‘I know,’ Federico said as he scurried to the other side of the room to try on what looked like a man’s dark blue blazer. ‘It’s like she’s taken it to the local preschool and asked a group of mentally challenged under-5s to create her important business proposal for her. Did you do that, Kat-kins, did you?’
‘I thought I’d brought you up better than this, Kate.’ Grandma tutted, holding the presentation in my face. Personally I think it’s hard to quantify whether Grandma brought me up better than a colourful A3 presentation. Certainly she brought me up better than my parents, but they are
really
odd and thankfully almost constantly away. They call themselves
Peaceful Extreme Non-Violent Dangerous Environmental Activists (PENDEAs)
but I know that they are not non-violent and last week I saw images of them on
Channel 4 News. They were wielding machetes on the deck of a recently impounded aid ship entering the Gaza Strip. Dad had face paint on, Rambo-style. I don’t know you well enough to tell you what my mother was doing, but let’s just say that occasionally she feels exposing her breasts is the best way to evoke peace. So my upbringing was better than hanging about with them, but better than a colourful A3 presentation? I wasn’t 100% sure.
‘Well, Kate, there is only one way you can save your job,’ Grandma said as she threw my presentation in the fireplace and lit a match, the felt-tip-covered page burning with a greeny-orange flame. ‘You must find something impressive to write about so that Chad doesn’t want you to leave.’
‘By tomorrow?’ I guffawed. ‘I’ve got more chance of inventing a time machine and catapulting myself back into the past.’
‘Well, she could write about that lovely Delaware,’ Beatrice suggested. ‘People always like to hear news about her.’
‘Delaware!’ Grandma nodded before punching the air victoriously. ‘You must speak to Delaware O’Hunt!’

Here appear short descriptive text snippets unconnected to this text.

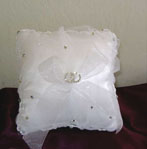 WHITE TULLE PILLOW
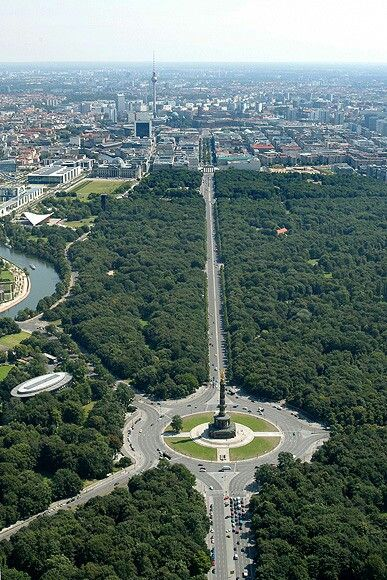 Tiergarten of Berlin. this is a good ariel of a 5 road chi gathering in the circle and anchor point of this location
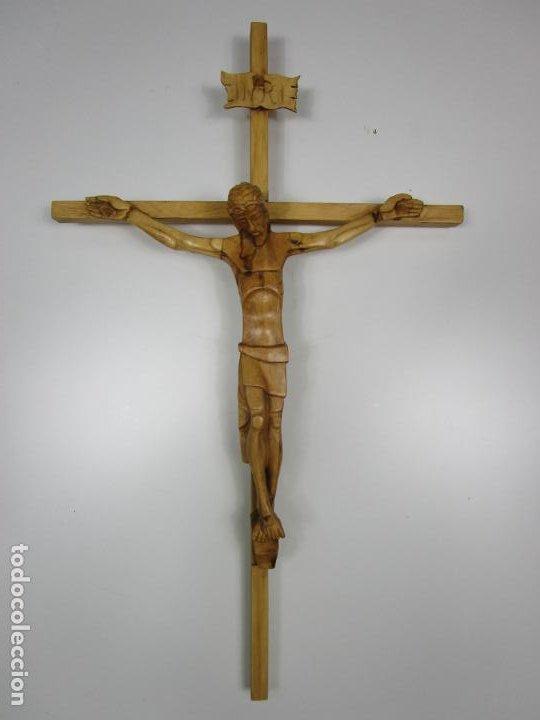 CRUCIFIJO - CRISTO A LA CRUZ - TALLA EN MADERA DE BOJ - 62 CM ALTURA (Antigüedades - Religiosas - Crucifijos Antiguos)
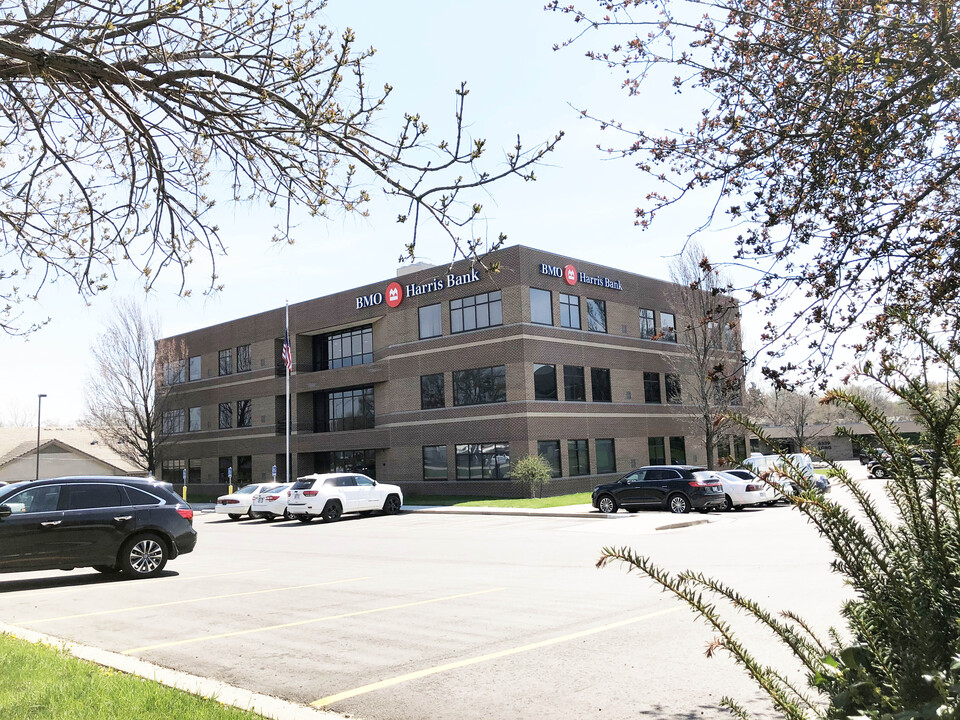 6333 Long St, Shawnee, KS 66216, ,Office,Lease,Long St,1201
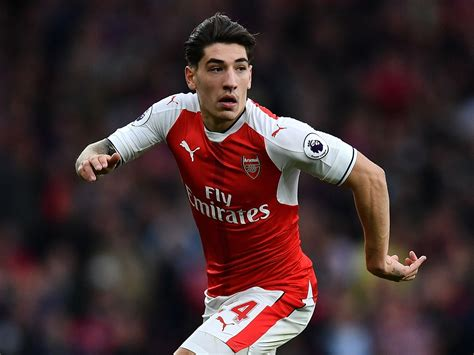 arsenal news hector bellerin set to sign new deal with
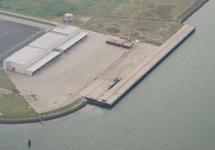 Kade voormalig FMT (Flushing Marine Terminal) aan de Quarleshaven.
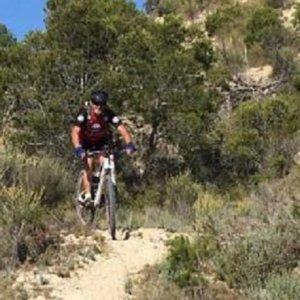 El Seprona empieza a multar a ciclistas que se internan en el monte en Alicante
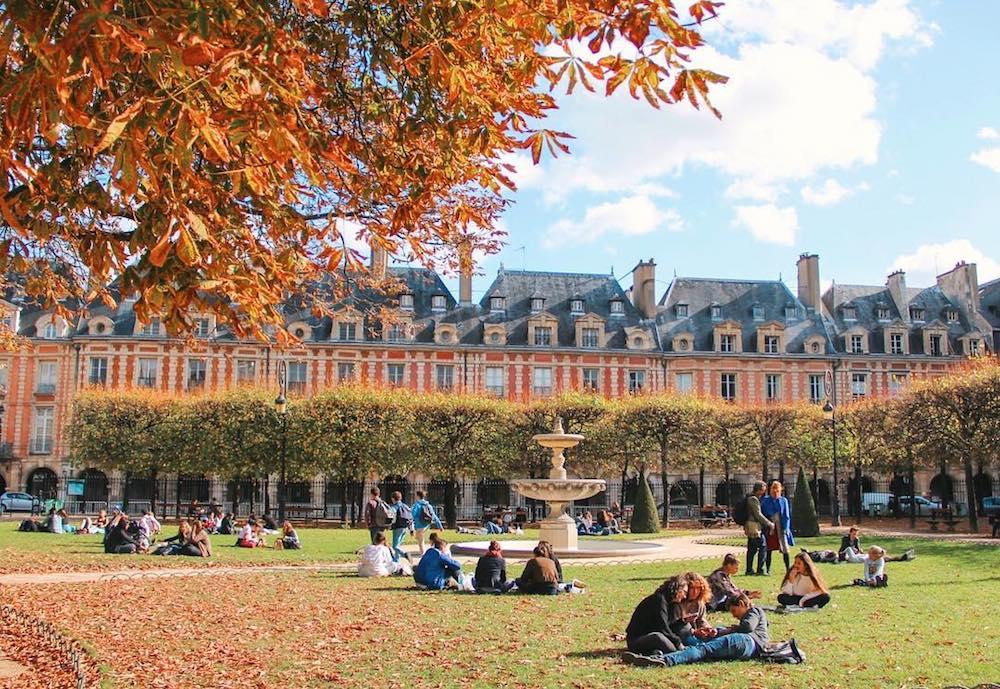Staycation-hotel-Pavillon-de-la-reine-place-des-vosges-paris-03-balade-insolite-marais-dimanche-romantique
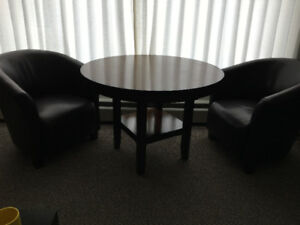 Solid wood dining table and set of 4 leatherette Club Chairs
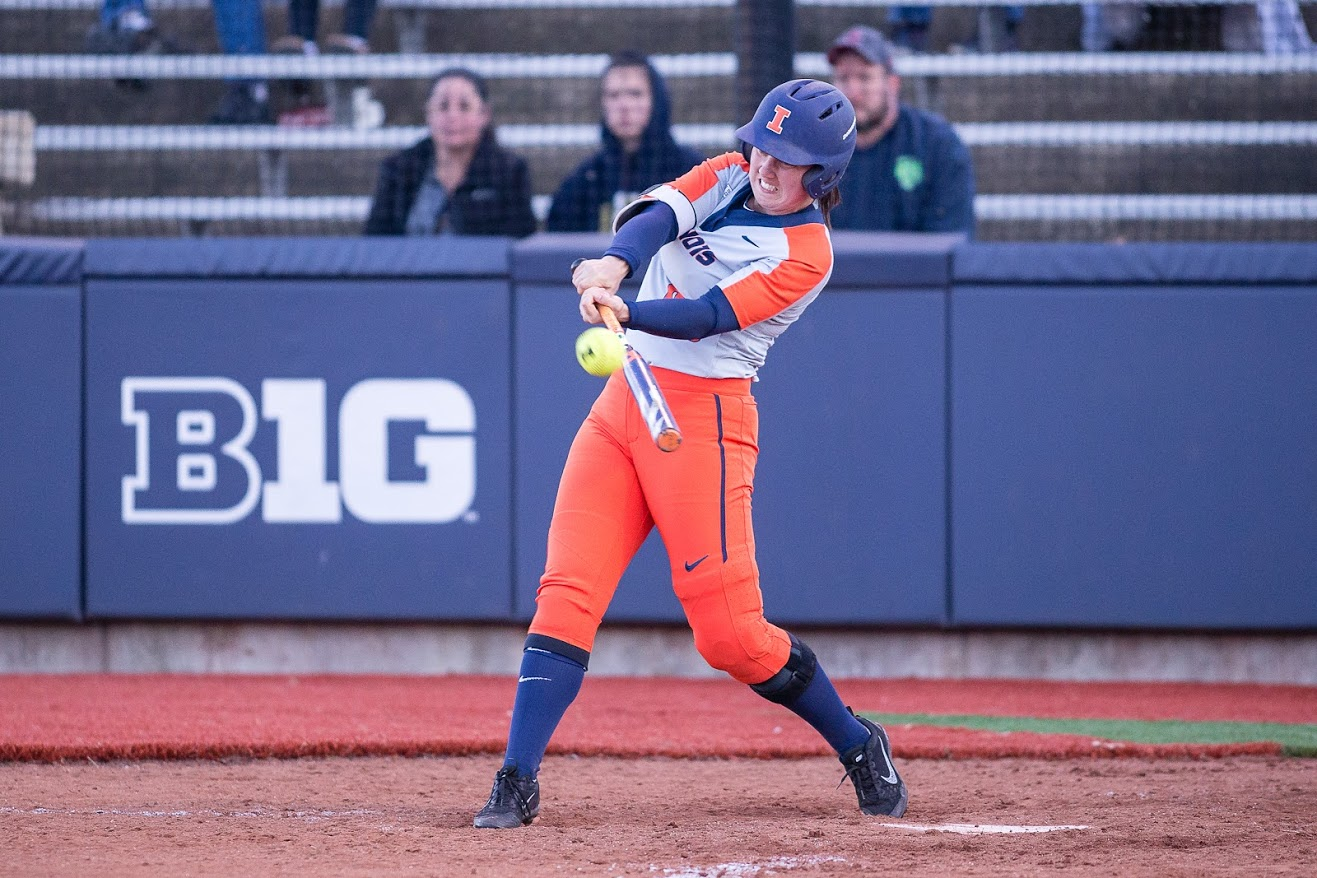 Illinois pinch hitter Veronica Ruelius (00) hits the ball during the game against Eastern Illinois at Eichelberger Field on Tuesday, March 26, 2019. The Illini won 8-7 in 8 innings.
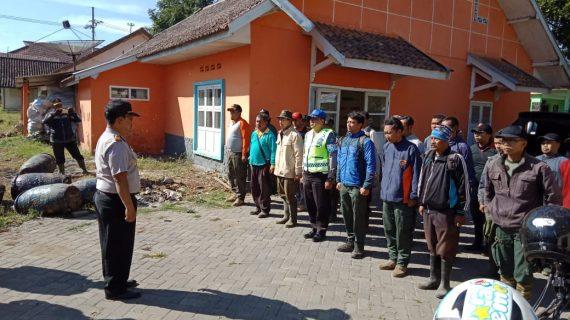 Kapolsek Pujon Polres Batu Beserta Instansi Terkait Melaksanakan Patroli Penanggulangan Bencana Kebakaran Hutan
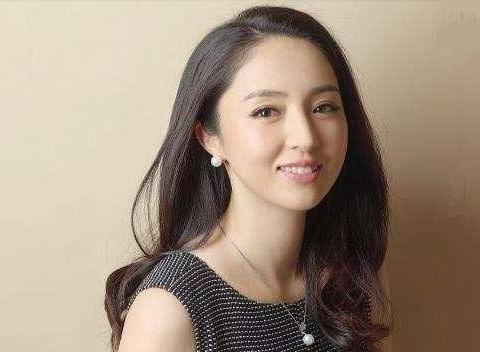 懒理高云翔案进展,40岁董璇参加北电同学聚会,颜值出众成C位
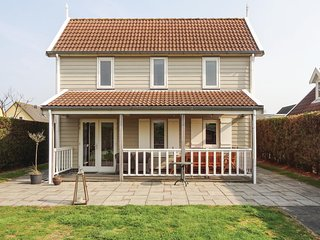 Awesome home in Wemeldinge w/ WiFi and 3 Bedrooms (HZE120)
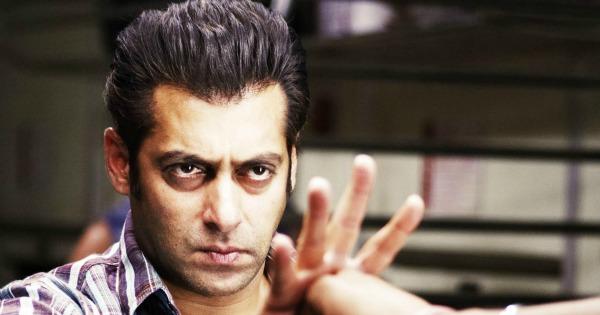 Salman Khan Mugged At A Mumbai Nightclub By Four Girls
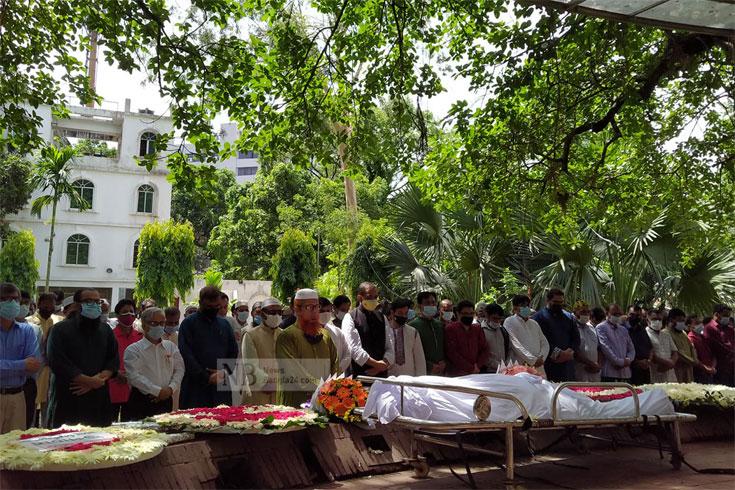 বাংলা একাডেমিতে হাবীবুল্লাহ সিরাজীর জানাজা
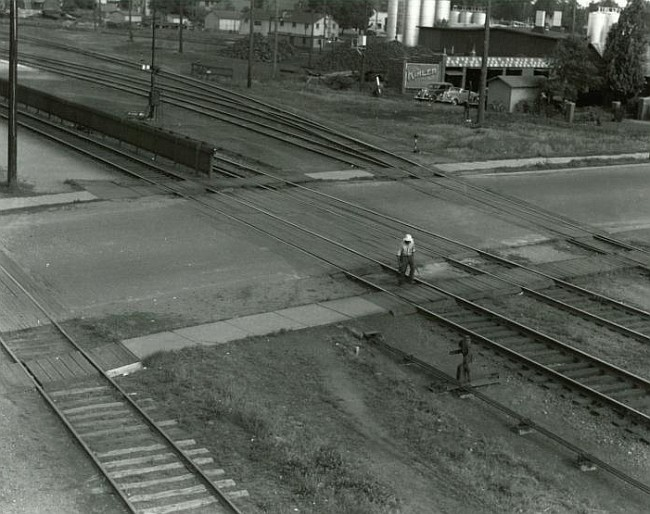 Construction of the Grand Avenue Rail Crossing | Ames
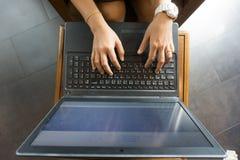 Hand för affärskvinnor som arbetar med bärbara datorn Top beskådar Arkivbild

‘Why would Kate be able to interview Delaware O’Hunt?’ Federico said, grabbing hold of Beatrice’s shoulders. ‘Why, I ask you? Why?’ He was trying to stay calm but he was shaking her quite violently.
‘Because she lives next door,’ Grandma said, walking out to her terrace and peering over the fence, ‘and normally she pops in for vino before her jazz fusion rock dance class.’
‘How did we not know about this, Kat-kins?’ Federico shout-whispered. ‘The most media-shy actress from the golden age of film living here, next door to Grandma, and
you let me come here, drink Margaritas, eat lovely sushi wraps, of which there doesn’t appear to be any today,’ he said, looking about the place, ‘and we never knew about Delaware? This is slapdash, Kat-kins! Totally slapdash!’ He placed his forehead against the window overlooking the next-door villa. ‘I love her,’ he quietly wailed to himself as his breath created misty patches on the glass. ‘I completely love her.’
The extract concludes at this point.